What is the difference between the axial and appendicular skeletons?
Test your knowledge of the axial and appendicular skeletons by answering the following questions, and if you don't know the answers then read the text below to find out.
1. The skull is part of the ________ skeleton.
2. There are _________ thoracic vertebrae.
3. The five fused bones at the base of the spine are called the ________.
4. The shoulder girdle is part of the ___________ skeleton.
5. The thoracic cage is part of the ____________ skeleton.
6. There are _________ pairs of ribs in the thoracic cage.
7. The pelvic girdle is part of the _____________ skeleton.
8. The sternum is part of the ____________ skeleton.
What is the difference between the axial and appendicular skeleton?

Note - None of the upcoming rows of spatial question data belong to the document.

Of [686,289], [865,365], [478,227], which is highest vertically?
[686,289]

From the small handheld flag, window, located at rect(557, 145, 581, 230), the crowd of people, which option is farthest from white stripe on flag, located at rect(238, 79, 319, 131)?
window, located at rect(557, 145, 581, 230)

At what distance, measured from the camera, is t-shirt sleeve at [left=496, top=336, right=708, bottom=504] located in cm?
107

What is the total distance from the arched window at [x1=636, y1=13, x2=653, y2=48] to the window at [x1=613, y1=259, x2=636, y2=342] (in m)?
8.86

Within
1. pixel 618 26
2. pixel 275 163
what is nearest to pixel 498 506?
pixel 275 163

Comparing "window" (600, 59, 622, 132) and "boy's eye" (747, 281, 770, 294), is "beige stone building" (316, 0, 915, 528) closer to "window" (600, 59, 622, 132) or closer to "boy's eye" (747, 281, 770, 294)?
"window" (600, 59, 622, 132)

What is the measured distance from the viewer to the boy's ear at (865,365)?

The axial skeleton is the core of the skeleton, and provides attachment for the appendicular skeleton. It includes the eight cranial bones of the skull, thirteen facial bones, the hyoid bone, the vertebral or spinal column (seven cervical, twelve thoracic, five lumbar, five fused sacral vertebrae and the four to five small fused vertebrae of the coccyx), the rib (or thoracic) cage consisting of twelve pairs of ribs (seven fixed or true ribs and five false ribs) and the sternum (or breastbone). Fractures in the axial skeleton are more serious than in the appendicular skeleton.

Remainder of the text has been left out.